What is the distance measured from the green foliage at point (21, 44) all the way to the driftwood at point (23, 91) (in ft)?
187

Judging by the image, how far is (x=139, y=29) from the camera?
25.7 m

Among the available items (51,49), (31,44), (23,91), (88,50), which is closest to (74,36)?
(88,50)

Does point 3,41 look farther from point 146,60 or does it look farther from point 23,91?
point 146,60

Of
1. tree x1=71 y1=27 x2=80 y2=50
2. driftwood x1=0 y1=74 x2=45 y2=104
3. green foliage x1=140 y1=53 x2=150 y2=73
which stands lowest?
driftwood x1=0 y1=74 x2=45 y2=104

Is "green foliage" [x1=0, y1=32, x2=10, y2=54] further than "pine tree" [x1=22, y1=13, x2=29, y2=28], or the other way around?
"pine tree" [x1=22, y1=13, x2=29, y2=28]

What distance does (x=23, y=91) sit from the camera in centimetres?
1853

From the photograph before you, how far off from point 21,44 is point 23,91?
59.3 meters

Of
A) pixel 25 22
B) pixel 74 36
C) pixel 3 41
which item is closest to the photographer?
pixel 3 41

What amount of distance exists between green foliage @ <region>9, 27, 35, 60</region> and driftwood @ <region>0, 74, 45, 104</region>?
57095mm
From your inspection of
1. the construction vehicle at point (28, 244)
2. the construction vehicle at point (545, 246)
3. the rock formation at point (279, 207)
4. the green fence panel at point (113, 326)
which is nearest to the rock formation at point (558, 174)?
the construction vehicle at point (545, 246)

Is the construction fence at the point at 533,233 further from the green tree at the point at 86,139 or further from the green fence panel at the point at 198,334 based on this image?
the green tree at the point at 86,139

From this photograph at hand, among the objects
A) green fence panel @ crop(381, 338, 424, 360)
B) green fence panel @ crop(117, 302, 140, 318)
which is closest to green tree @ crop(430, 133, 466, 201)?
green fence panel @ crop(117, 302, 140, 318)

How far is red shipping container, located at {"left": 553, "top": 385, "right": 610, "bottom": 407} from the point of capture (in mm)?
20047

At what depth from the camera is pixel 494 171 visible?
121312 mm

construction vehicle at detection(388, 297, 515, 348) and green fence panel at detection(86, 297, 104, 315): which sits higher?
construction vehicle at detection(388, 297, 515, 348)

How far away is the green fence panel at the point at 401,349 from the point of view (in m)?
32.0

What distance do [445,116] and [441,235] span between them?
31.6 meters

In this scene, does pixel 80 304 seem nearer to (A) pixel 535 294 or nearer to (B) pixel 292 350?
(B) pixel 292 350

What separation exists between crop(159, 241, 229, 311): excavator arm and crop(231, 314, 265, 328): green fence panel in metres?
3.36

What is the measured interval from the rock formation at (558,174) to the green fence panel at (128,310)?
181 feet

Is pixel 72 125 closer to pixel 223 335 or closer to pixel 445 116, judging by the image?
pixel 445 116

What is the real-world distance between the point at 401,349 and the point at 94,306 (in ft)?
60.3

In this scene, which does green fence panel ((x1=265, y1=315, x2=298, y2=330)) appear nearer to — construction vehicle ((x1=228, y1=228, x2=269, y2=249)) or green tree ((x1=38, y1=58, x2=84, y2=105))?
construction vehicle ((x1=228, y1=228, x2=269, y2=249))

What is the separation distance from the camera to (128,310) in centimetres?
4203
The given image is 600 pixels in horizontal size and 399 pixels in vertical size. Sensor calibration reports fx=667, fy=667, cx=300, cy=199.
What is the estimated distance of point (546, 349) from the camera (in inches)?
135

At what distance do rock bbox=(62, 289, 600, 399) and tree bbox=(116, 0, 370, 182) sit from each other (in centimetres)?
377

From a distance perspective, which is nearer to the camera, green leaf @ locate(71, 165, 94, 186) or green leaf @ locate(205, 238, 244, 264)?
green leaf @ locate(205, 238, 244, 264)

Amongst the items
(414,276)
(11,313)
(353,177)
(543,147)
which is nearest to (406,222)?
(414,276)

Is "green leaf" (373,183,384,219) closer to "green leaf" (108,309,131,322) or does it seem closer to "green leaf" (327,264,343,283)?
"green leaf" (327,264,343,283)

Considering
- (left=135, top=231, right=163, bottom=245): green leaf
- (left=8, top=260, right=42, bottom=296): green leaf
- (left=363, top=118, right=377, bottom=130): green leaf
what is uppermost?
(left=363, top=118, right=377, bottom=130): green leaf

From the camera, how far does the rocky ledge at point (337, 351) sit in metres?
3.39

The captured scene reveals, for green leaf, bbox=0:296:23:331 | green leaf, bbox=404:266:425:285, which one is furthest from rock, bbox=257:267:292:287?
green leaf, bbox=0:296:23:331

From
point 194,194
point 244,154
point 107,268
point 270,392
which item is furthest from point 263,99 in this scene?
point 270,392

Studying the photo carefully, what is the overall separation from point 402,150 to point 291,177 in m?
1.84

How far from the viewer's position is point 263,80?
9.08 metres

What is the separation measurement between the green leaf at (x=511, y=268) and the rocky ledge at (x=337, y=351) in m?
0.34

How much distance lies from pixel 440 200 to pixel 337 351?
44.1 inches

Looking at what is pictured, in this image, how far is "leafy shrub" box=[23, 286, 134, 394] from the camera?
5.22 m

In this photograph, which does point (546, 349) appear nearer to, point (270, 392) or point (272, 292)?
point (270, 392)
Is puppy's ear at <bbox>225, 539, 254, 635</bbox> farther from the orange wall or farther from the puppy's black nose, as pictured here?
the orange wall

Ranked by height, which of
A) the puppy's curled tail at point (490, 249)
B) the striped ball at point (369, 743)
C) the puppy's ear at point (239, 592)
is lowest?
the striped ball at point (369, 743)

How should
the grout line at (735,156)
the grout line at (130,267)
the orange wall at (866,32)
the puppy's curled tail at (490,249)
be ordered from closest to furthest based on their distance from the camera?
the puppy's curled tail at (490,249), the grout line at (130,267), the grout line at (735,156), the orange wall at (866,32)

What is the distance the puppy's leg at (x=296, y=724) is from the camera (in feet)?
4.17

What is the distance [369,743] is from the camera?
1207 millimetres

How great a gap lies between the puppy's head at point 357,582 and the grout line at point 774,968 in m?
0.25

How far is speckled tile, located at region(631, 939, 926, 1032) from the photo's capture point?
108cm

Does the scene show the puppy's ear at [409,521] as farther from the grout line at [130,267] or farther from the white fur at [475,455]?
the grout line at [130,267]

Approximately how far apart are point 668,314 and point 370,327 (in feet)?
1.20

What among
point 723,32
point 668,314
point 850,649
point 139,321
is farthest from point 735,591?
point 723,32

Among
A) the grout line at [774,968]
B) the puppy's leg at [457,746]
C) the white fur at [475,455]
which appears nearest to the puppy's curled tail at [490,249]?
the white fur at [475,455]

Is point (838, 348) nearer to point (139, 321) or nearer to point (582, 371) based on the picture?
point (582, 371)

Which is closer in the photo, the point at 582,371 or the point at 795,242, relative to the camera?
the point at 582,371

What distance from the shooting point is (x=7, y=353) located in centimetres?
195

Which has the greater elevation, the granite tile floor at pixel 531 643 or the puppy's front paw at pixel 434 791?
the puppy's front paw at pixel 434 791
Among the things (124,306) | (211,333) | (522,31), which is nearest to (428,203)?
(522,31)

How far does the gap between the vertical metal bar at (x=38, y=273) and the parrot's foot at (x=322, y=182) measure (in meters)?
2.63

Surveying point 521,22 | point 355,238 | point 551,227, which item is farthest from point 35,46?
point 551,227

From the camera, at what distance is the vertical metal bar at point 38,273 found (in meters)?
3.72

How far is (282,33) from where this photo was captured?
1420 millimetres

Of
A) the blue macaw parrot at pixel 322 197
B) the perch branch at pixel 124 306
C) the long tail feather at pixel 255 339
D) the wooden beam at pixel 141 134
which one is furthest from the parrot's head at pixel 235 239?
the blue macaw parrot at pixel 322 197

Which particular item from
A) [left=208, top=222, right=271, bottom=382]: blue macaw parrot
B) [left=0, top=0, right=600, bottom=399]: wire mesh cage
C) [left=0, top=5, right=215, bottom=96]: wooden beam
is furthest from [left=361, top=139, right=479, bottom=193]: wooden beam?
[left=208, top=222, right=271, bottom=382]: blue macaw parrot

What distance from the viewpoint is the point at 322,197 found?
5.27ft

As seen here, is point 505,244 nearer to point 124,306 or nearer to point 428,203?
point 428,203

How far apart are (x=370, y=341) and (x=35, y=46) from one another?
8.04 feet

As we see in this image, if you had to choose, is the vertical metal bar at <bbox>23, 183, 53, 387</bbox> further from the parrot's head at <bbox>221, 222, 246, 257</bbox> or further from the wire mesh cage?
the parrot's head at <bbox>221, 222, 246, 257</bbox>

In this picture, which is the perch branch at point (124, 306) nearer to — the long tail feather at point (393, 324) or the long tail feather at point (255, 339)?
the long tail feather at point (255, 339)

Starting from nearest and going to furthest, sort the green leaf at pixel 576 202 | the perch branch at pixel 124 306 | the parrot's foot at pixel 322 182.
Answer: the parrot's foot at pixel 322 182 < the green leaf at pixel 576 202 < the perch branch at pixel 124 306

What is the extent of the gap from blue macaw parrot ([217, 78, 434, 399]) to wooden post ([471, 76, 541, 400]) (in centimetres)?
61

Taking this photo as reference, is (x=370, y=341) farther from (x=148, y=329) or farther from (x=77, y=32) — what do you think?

**What you have to do**
Give the rows from the line containing "Studying the photo" through the line containing "44.1 inches", both included, as a numbered list, omitting blank lines.

**Written response**
1. Studying the photo carefully, what is the overall separation from point 402,150 to point 291,177 in m?
2. 1.84
3. How far from the viewer's position is point 263,80?
4. 9.08 metres
5. What is the separation measurement between the green leaf at (x=511, y=268) and the rocky ledge at (x=337, y=351) in m?
6. 0.34
7. How much distance lies from pixel 440 200 to pixel 337 351?
8. 44.1 inches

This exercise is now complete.